I snapped up a bargain and was able to start it, a few decades down the line from those first youthful intentions.

Now, back to Kula Shaker again:

They are a band that seem to be marmite to people, but I like them. I first encountered them in 1996 when I worked for a short time in a warehouse (predictive text changed that to whorehouse 🙈) on Stakehill Industrial Site.

Driving an electric pallet truck, I passed the radio, perched on a bottom stair, that was playing what sounded like a slice of 60’s psychedelia, which I love.

After first catching my ear, it seemed that, as I made many circuits around the warehouse throughout the next few days, whenever I passed the radio that same song would be coming from it (coincidence again?). This regular amount of airplay demonstrated that whatever it was, it must be new music, and eventually I stopped my truck and hung around long enough to get the name of the track:

Tattva, by a new group named Kula Shaker.

I went straight out and bought their debut album ‘K’ which featured that song, and have been a fan ever since.

Now, fast-forward back to today.

Kula Shaker’s last album had come out in 2016 (K 2.0) but they had been posting/tweeting/crowing for a few weeks about some new music and a tour that was imminent.

Then we got a countdown promising . . . something.

First there was a cryptic smiley drum thing.

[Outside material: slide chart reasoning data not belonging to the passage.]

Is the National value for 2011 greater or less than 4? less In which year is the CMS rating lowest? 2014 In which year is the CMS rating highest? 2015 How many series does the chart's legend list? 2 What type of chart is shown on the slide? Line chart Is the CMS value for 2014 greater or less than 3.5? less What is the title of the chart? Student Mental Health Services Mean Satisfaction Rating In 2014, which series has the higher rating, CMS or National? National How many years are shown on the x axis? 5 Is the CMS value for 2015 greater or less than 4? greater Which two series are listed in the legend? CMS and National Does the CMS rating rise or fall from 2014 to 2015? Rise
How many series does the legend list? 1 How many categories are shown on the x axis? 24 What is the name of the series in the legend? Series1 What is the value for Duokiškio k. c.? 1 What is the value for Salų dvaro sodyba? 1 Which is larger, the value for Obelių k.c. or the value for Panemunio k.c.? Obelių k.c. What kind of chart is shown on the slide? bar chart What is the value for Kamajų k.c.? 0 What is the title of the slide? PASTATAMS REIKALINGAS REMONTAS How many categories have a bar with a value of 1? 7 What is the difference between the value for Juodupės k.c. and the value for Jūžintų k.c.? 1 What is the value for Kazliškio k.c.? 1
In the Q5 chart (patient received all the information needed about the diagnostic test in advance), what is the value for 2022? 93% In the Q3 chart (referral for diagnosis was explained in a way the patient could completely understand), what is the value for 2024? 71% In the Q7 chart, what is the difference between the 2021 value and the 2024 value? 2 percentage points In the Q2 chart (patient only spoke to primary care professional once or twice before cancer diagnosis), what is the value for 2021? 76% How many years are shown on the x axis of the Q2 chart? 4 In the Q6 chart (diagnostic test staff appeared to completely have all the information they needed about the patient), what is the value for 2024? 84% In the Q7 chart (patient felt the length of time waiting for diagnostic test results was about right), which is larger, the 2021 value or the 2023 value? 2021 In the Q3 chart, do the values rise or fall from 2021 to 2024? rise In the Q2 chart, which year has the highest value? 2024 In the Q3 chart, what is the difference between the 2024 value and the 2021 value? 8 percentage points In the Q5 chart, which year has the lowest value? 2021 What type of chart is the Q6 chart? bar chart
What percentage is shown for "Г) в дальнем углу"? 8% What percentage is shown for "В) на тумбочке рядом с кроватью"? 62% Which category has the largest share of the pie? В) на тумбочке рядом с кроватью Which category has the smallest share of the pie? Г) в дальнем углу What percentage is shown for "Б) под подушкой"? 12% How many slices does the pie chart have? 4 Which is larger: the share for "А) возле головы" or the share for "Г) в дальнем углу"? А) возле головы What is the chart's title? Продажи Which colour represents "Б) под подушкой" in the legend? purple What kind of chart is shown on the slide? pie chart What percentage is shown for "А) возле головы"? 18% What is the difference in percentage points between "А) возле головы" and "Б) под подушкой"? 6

Then the countdown became more specific.

And then D-Day, a video was posted showcasing the first music from this pending new album. The title of the song?

What’s the odds? I’ve stopped asking that question.

Glastonbury/Avalon/The Once And Future King

Don’t be surprised if the group play Glastonbury this year. This thing is going to run and run.

I will follow their lights/And I will follow their star.